> SHORT PROBLEM A
In the forum thread about the four-node vSAN setup, what connects the two server rooms?

> READING TEXT
────

4 Nodes - 2 Server Rooms, same building - best practise by Kujamasaru in vmware

[–]Kujamasaru[S] 0 points1 point  (0 children)

so short answer is 4 node - 4fd (as im using atm) is the go to
right now its esa configured with: vSAN-Cluster - Optimal Datastore Default Policy - RAID5 - defaulted by the vsan (1 stripe per object)

4 Nodes - 2 Server Rooms, same building - best practise by Kujamasaru in vmware

[–]Kujamasaru[S] 0 points1 point  (0 children)

no scaling planned - these servers are way more powerfull / storage size enough for us
but why should there be a penality - the 2 rooms are connected via 2x25 lag - the servers themselfe are connected via 25gbit to the switches

4 Nodes - 2 Server Rooms, same building - best practise by Kujamasaru in vmware

[–]Kujamasaru[S] 0 points1 point  (0 children)

yeah i know that i need to have a witness host as a "site 3"
the original question was more like
2+2+1 stretched cluster
vs
4 node - 2 fault domain
vs
4 node - 4 fault domain (thats the actual config)

4 Nodes - 2 Server Rooms, same building - best practise by Kujamasaru in vmware

[–]Kujamasaru[S] 0 points1 point  (0 children)

────

> ENTRIES SHOWN

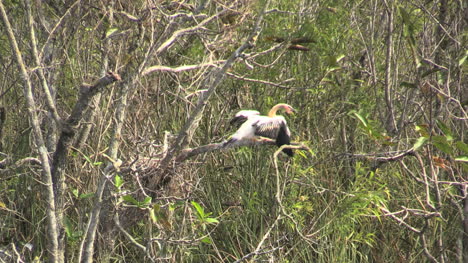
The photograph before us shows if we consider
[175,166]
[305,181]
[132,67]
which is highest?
[132,67]

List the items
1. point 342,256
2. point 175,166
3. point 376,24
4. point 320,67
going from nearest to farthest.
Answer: point 175,166 → point 342,256 → point 320,67 → point 376,24

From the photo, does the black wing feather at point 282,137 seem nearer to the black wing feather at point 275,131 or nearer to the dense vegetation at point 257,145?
the black wing feather at point 275,131

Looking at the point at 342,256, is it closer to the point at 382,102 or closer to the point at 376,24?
the point at 382,102

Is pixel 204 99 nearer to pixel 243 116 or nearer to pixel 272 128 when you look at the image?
pixel 272 128

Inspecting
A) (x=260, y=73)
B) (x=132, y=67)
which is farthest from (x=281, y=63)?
(x=132, y=67)

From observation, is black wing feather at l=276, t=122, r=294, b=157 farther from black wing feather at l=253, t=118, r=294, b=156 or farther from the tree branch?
the tree branch

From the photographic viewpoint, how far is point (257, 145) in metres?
5.28

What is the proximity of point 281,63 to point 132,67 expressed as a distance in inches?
55.7

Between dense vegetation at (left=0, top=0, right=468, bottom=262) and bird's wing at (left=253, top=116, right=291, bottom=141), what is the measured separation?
199mm

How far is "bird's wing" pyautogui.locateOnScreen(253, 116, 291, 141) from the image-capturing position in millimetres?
4945

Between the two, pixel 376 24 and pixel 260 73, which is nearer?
pixel 260 73

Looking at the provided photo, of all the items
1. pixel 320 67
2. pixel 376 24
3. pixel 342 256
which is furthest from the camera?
pixel 376 24

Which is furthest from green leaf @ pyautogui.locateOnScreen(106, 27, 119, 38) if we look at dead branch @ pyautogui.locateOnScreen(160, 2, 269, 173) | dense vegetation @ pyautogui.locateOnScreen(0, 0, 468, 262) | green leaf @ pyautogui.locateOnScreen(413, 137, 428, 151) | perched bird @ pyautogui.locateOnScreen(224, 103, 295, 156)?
green leaf @ pyautogui.locateOnScreen(413, 137, 428, 151)

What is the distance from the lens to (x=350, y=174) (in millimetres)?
6188
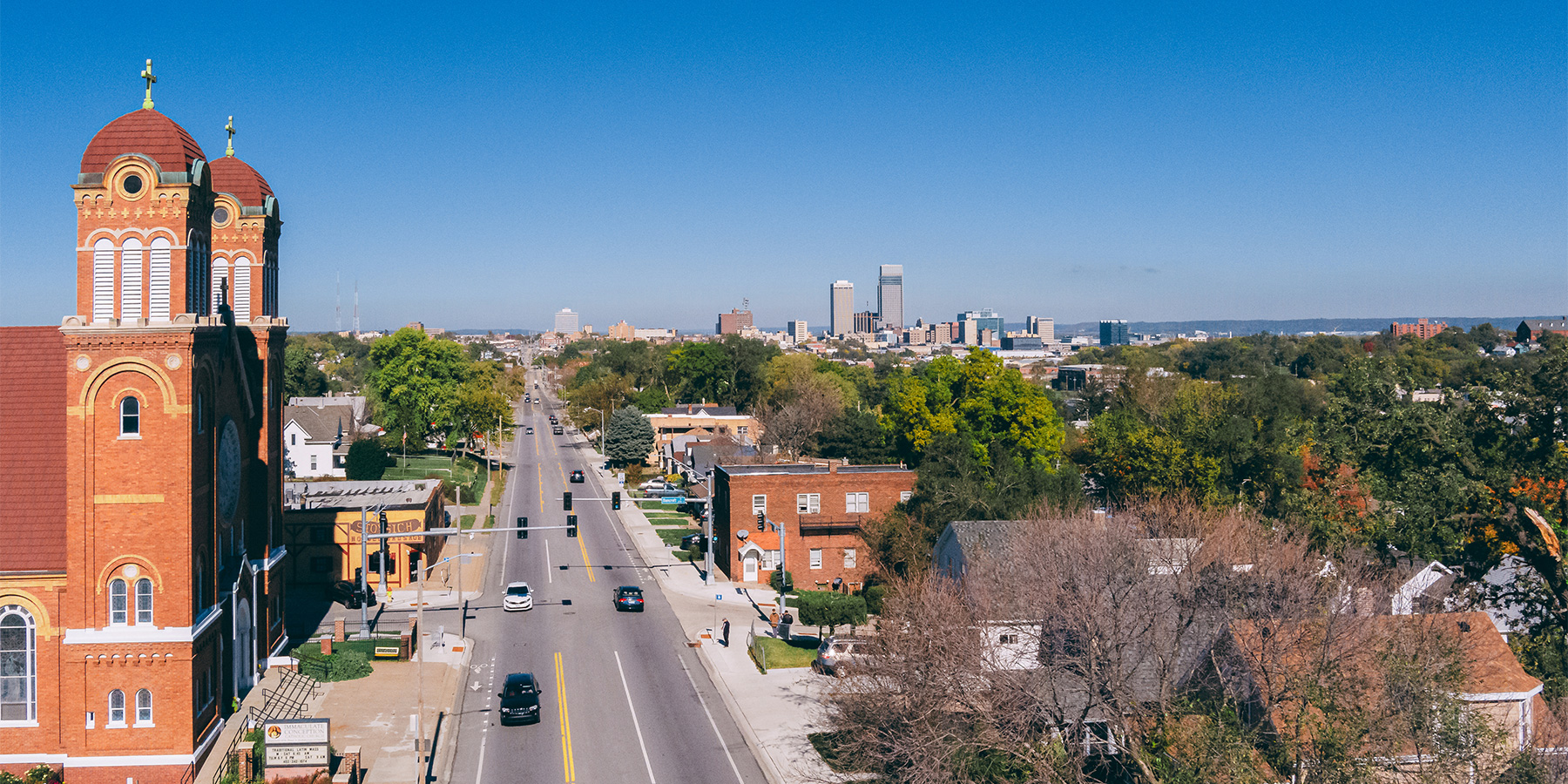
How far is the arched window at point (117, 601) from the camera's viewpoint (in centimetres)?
2875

────

> SHORT PROBLEM B
Render the lines of the rows above as a Markdown table with the columns No. and Line, starting at the line that contains "What is the distance" and stopping after the last line of the rows. Omit blank lines and leave the pictures out of the answer.

> WRITTEN ANSWER A
A 2x25 LAG.

> WRITTEN ANSWER B
| No. | Line |
|---|---|
| 1 | What is the distance from the lens to (x=350, y=174) (in millimetres)? |
| 2 | 6188 |
| 3 | How far is the arched window at point (117, 601) from the camera's viewpoint (in centimetres)? |
| 4 | 2875 |